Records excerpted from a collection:
——————

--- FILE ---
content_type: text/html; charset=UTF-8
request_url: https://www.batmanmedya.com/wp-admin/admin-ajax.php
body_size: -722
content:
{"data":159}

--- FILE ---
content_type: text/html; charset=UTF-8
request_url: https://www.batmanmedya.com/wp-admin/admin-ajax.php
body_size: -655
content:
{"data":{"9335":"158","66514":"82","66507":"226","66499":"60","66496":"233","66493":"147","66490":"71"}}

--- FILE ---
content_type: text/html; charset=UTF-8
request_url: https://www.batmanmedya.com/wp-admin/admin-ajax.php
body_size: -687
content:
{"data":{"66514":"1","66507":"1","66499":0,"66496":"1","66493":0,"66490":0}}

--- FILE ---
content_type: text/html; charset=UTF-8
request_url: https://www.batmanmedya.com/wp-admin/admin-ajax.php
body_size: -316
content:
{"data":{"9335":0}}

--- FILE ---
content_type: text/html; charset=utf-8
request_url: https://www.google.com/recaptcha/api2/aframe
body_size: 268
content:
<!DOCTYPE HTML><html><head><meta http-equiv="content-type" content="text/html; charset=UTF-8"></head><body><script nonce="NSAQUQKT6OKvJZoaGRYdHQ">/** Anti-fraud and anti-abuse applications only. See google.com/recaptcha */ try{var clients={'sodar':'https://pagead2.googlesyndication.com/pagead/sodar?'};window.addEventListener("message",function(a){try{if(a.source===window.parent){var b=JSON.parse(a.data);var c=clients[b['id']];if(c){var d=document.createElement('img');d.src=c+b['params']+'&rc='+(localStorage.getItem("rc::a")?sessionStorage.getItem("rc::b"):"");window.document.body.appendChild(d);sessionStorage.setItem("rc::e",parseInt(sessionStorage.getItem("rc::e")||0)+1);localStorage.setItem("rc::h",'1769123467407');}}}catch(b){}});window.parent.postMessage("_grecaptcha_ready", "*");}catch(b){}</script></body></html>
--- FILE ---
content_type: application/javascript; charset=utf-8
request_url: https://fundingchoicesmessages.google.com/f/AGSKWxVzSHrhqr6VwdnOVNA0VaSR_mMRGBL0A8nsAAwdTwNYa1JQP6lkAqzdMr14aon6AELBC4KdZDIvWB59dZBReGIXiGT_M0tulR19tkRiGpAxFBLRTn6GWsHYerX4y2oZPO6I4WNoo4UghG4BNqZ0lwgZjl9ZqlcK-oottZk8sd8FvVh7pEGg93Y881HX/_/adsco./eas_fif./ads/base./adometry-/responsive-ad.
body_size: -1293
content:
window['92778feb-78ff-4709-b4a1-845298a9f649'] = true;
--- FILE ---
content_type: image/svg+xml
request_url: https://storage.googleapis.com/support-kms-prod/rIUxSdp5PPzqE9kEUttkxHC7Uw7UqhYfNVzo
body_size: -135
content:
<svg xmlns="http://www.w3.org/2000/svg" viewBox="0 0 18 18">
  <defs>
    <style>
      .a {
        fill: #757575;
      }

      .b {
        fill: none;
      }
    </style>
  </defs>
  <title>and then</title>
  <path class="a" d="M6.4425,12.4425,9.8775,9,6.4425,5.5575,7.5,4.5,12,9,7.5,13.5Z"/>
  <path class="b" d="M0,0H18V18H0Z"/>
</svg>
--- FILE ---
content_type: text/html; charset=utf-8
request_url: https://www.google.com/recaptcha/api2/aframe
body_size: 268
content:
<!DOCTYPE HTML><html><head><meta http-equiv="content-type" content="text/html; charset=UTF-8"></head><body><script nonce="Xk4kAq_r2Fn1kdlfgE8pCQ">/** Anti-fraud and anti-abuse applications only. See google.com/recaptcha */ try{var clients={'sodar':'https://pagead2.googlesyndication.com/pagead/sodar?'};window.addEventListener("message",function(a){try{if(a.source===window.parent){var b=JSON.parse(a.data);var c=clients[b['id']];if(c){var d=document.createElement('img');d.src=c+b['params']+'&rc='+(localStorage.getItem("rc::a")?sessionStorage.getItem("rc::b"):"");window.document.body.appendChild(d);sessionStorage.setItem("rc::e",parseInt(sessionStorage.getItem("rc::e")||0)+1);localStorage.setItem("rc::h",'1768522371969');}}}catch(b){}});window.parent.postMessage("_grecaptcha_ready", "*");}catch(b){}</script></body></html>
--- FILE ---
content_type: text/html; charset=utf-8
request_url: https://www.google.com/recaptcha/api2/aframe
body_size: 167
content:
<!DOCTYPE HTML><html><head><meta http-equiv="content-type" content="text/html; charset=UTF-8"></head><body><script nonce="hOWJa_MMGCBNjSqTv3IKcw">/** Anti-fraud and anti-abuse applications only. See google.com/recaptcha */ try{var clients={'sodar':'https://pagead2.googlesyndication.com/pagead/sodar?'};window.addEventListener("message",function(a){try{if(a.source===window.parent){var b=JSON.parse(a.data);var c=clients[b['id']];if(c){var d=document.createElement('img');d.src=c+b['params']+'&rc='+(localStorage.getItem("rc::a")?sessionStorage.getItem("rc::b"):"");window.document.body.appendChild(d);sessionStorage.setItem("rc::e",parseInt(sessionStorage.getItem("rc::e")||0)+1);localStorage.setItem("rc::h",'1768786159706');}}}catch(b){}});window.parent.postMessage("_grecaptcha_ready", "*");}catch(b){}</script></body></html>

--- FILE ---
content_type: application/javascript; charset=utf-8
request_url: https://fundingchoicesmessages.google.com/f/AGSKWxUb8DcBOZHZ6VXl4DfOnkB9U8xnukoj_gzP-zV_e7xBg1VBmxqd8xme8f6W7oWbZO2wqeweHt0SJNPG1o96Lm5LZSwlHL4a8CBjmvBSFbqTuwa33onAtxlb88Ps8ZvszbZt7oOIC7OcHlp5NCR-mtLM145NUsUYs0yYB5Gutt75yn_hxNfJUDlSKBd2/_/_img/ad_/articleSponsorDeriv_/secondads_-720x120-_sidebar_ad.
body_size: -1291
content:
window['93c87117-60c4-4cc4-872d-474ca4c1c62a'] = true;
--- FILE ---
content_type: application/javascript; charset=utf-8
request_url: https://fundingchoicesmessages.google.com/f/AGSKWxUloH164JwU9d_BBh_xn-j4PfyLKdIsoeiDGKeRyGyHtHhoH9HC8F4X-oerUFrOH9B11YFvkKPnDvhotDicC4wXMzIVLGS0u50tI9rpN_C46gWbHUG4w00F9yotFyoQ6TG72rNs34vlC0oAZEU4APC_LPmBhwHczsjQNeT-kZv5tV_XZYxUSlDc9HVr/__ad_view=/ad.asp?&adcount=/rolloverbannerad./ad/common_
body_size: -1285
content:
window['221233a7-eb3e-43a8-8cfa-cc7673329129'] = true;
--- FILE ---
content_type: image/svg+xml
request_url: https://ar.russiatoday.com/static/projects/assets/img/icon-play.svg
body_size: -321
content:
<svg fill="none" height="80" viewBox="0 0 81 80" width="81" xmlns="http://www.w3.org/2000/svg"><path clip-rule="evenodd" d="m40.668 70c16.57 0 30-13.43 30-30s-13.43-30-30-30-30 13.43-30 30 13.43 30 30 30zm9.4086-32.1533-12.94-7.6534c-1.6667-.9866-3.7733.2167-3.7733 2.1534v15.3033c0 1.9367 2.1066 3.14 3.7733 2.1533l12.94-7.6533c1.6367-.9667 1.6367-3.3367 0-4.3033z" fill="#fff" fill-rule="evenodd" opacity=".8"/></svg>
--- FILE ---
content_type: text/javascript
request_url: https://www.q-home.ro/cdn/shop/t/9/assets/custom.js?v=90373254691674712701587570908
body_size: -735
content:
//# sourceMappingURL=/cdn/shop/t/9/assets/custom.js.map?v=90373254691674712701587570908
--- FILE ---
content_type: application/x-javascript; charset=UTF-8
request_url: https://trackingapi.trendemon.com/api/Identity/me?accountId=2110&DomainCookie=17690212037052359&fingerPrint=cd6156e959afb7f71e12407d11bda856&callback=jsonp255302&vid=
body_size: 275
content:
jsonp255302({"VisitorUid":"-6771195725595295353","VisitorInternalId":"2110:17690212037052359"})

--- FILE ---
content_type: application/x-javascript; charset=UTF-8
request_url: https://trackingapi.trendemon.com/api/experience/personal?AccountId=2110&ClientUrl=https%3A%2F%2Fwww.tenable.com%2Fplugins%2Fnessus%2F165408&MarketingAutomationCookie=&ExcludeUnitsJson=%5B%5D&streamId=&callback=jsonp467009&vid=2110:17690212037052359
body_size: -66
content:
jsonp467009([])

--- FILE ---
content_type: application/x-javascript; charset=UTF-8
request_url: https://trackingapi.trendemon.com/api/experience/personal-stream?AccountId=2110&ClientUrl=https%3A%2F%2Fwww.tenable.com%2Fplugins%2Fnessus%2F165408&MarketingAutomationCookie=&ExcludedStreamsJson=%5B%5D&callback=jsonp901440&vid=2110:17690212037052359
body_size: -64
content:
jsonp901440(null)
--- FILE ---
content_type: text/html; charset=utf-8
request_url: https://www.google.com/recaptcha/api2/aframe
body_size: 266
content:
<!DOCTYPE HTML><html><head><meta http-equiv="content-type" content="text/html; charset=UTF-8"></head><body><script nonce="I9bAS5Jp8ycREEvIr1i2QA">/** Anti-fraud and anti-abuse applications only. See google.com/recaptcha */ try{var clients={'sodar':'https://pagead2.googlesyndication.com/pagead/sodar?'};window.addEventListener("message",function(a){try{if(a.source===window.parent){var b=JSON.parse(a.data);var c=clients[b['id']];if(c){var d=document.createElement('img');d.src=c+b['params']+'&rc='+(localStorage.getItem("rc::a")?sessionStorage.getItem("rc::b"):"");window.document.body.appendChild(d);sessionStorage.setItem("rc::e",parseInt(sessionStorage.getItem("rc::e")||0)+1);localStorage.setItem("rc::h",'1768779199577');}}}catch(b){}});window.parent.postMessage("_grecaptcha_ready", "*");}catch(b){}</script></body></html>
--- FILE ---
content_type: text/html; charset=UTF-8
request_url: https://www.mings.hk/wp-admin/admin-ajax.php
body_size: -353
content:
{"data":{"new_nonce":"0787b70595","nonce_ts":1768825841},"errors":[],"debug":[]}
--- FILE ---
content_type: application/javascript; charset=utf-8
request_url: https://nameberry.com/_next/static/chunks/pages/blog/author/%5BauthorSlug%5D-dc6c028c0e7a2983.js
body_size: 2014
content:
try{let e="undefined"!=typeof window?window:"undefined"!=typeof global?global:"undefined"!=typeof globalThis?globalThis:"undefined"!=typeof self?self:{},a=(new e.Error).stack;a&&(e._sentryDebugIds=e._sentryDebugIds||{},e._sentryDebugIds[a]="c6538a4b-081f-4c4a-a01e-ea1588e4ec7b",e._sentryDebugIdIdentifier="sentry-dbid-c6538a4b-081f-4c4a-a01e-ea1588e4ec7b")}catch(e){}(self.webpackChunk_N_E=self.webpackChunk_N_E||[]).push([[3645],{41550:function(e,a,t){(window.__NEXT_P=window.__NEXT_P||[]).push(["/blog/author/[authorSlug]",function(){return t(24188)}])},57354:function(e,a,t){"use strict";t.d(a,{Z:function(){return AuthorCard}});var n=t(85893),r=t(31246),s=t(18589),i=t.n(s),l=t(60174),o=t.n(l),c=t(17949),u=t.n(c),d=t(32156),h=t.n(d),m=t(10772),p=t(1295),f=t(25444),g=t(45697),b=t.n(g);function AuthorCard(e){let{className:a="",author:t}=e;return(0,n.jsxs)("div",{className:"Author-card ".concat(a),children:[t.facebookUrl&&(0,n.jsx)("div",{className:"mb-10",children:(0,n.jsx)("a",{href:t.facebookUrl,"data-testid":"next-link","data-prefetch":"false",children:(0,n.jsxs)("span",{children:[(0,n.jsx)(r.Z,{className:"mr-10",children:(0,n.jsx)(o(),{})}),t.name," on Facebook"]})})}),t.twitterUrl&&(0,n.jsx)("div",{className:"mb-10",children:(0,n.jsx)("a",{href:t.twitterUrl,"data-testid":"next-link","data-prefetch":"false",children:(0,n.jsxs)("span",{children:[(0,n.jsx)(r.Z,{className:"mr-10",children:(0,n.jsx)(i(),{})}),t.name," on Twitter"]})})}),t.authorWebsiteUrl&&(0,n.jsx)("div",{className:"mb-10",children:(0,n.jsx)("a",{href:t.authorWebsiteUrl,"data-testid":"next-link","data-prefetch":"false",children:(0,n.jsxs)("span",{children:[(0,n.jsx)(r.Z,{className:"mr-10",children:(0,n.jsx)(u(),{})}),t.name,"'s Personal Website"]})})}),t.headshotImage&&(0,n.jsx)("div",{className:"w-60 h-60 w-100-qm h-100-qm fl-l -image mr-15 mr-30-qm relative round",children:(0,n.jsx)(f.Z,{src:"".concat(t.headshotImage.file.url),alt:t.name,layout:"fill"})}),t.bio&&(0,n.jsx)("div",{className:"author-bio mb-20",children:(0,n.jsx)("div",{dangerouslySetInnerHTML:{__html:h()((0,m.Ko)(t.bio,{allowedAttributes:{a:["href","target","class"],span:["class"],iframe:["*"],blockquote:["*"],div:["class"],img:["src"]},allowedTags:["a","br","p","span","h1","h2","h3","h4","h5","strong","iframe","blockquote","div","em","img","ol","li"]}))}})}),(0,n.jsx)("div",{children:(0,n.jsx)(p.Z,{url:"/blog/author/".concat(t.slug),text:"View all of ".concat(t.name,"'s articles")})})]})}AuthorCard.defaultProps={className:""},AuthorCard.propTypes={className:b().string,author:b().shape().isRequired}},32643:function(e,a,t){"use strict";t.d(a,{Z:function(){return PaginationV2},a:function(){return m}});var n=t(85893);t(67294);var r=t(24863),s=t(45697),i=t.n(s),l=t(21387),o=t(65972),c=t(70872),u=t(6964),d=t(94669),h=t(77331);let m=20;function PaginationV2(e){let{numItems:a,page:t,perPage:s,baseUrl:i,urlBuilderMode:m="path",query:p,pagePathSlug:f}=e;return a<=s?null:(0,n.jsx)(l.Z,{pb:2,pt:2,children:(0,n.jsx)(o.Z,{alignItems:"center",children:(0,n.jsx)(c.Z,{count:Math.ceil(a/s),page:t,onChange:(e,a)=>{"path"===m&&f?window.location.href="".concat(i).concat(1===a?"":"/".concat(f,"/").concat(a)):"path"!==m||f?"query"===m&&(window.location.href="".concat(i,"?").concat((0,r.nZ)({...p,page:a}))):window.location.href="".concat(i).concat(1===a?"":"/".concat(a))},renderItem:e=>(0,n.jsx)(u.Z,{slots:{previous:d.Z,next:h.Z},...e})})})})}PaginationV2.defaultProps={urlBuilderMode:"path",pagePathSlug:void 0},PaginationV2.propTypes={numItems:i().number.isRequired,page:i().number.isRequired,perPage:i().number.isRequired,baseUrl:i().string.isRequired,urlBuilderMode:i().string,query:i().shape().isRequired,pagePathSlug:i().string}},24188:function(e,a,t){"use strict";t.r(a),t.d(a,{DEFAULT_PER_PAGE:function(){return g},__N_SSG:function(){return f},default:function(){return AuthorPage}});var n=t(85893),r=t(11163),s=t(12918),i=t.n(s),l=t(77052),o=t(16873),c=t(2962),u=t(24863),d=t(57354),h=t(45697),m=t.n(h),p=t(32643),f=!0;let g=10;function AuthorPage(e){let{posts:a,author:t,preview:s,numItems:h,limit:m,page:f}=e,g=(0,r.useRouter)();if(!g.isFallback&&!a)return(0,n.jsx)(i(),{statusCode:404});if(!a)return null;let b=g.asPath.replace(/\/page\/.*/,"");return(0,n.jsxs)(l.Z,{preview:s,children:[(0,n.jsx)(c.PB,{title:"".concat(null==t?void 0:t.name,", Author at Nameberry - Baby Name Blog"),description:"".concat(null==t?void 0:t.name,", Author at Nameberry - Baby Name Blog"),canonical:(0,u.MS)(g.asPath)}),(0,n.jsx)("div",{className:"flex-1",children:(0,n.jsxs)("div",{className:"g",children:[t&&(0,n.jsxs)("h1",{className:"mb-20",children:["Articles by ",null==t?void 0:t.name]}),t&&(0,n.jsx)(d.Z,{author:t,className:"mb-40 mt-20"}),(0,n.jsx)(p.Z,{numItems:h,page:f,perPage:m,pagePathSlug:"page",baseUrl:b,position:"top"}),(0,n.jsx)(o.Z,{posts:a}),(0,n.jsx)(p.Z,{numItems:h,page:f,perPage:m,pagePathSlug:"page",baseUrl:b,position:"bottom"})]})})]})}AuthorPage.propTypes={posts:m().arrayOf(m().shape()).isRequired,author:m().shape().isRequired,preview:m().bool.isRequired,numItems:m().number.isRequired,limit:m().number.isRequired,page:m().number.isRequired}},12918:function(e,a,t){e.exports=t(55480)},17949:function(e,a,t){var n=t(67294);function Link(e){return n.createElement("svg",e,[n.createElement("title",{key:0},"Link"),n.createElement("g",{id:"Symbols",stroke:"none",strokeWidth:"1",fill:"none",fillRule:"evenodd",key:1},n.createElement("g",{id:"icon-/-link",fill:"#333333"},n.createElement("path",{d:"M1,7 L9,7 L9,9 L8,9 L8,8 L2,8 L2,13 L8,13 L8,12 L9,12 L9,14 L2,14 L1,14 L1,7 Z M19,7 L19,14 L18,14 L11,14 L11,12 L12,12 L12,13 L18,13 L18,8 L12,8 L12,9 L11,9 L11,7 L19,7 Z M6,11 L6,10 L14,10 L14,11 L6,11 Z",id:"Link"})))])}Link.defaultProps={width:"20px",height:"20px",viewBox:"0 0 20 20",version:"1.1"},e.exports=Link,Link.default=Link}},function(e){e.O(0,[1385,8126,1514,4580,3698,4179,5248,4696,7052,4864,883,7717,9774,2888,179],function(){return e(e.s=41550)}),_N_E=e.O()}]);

——————

WORK REQUIRED: When a line of the records includes "assets", that line belongs in the answer.

REPLY TO THE TASK:
request_url: https://ar.russiatoday.com/static/projects/assets/img/icon-play.svg
request_url: https://www.q-home.ro/cdn/shop/t/9/assets/custom.js?v=90373254691674712701587570908
//# sourceMappingURL=/cdn/shop/t/9/assets/custom.js.map?v=90373254691674712701587570908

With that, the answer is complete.